**WORK REQUEST**
Please answer from the post on the SPID below: what single metric do Corpus Christi's planners and traffic engineers use to evaluate traffic?

**READING PASSAGE**
Thursday, November 20, 2008

Number 18

The SPID is part of what's wrong with Corpus Christi. The mistake our planners and traffic engineers make is evaluating traffic with a single metric: travel times. Their focus is to move people from A to B as fast as possible. There is no consideration for the integrity and livability of our neighborhoods. A sense of community is sacrificed for a faster commute. And as traffic and traffic engineers adapt to a developing cityscape, so does that development adapt to the new traffic patterns. The city makes roads wider and faster to get from the suburbs to the business centers and now, in order to take advantage of the easier transit, the suburbs expand. Fewer people live near where they work, our city separates into arbitrary zones and our roads, especially our major thoroughfares play an increasingly larger role in our lives.

We should ask ourselves what we want that role to be. How crucial do we want the SPID to be to our city? You can see from satellite maps that we've already answered that question. Businesses have been drawn to the frontage roads in response to the increasing number of trips that incorporate the SPID. The only way to get anywhere here is to drive and the only way to drive anywhere is on the SPID.

What does that mean for Corpus citizens? It means that our local neighborhood roads get less attention as the constant construction and deconstruction on 358 continues. It means our grocery stores will get bigger and farther away. It means you are increasingly less likely to work anywhere near where you live.

The SPID, though, isn't an isolated event. It's symptomatic of a larger culture of convenience and immediacy, a culture reactive to marketing, a culture without identity, ignorant of its future.

**RECORDED DATA**
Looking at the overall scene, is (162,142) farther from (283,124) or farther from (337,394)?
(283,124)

**RESULT FOR THIS TASK**
Travel times.